Despite missing the efficacy targets, the drug reached target concentrations across all age groups using a dosing regimen of 5 and 10 mg/kg every other week for three doses, followed by monthly administration. Safety observations were described as generally favorable. Two participants experienced serious hypersensitivity reactions that led to early discontinuation, though Rezolute Inc. (NASDAQ:RZLT) noted that the incidence of such reactions remains low compared to other biologic treatments. The most common adverse event was hypertrichosis (excessive hair growth), which was mild and self-limiting.
Rezolute Inc. (NASDAQ:RZLT) is a late-stage rare disease company that improves outcomes for individuals with hypoglycemia caused by hyperinsulinism in the US.
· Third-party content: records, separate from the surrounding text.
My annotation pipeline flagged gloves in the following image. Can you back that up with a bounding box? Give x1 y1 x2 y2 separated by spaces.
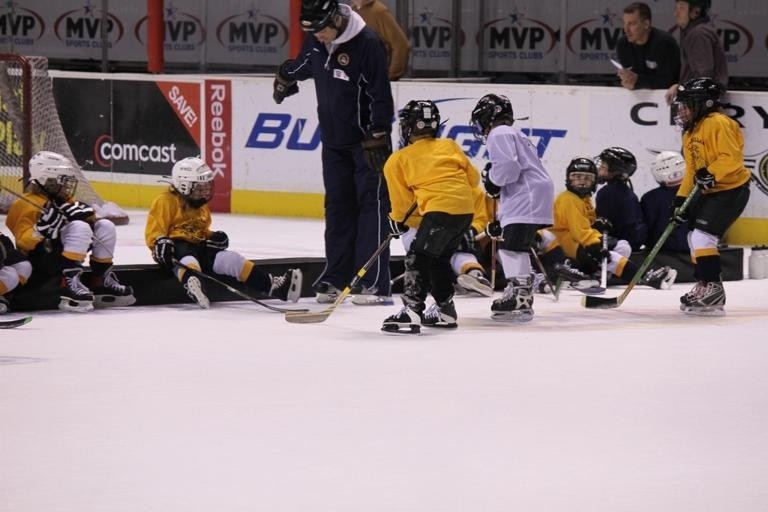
361 132 390 172
584 243 611 266
34 201 67 240
592 216 614 234
59 201 96 221
151 236 178 270
484 220 502 239
272 64 299 104
667 196 691 225
388 219 409 239
693 167 718 190
201 230 228 251
484 172 500 199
9. Prime Medicine Inc. (NASDAQ:PRME)
Share Price as of December 26: $3.50
Number of Hedge Fund Holders: 30
Average Upside Potential as of December 26: 71.43%
Prime Medicine Inc. (NASDAQ:PRME) is one of the best biotech penny stocks to buy according to analysts. On December 23, LifeSci Capital initiated coverage of Prime Medicine with an Outperform rating and $6 price target. The firm highlighted that Prime Medicine is advancing one-and-done gene editing treatments for conditions with high unmet medical needs, specifically Wilson’s disease, alpha-1 antitrypsin deficiency/AATD, and cystic fibrosis. LifeSci Capital expressed particular optimism regarding the commercial and clinical opportunities Prime Medicine is pursuing within the Wilson’s disease and AATD landscapes.
In other news, on December 7, Prime Medicine Inc. (NASDAQ:PRME) announced the publication of Phase 1/2 clinical data for its investigational therapy, PM359, in the New England Journal of Medicine/NEJM. PM359 is an autologous hematopoietic stem cell product designed to treat p47phox chronic granulomatous disease/CGD. These findings represent the first-in-human demonstration of Prime Editing’s safety and efficacy.
The trial results focused on two patients, one adult and one pediatric, both of whom had a history of CGD-defining complications, such as skin infections and CGD-associated colitis. Following treatment with PM359, both patients achieved rapid neutrophil and platelet engraftment. By Day 30, they reached 69% and 83% dihydrorhodamine-positive/DHR+ neutrophils, respectively. These figures significantly exceed the 20% threshold typically required for clinical benefit. Because the DHR activity remained stable over time, researchers believe the gene correction successfully occurred in the long-term repopulating hematopoietic stem cells within the bone marrow. Clinically, both participants have remained free of new CGD-related complications.
Prime Medicine Inc. (NASDAQ:PRME) is a biotechnology company that delivers genetic therapies to address the spectrum of diseases by deploying gene editing technology in the US.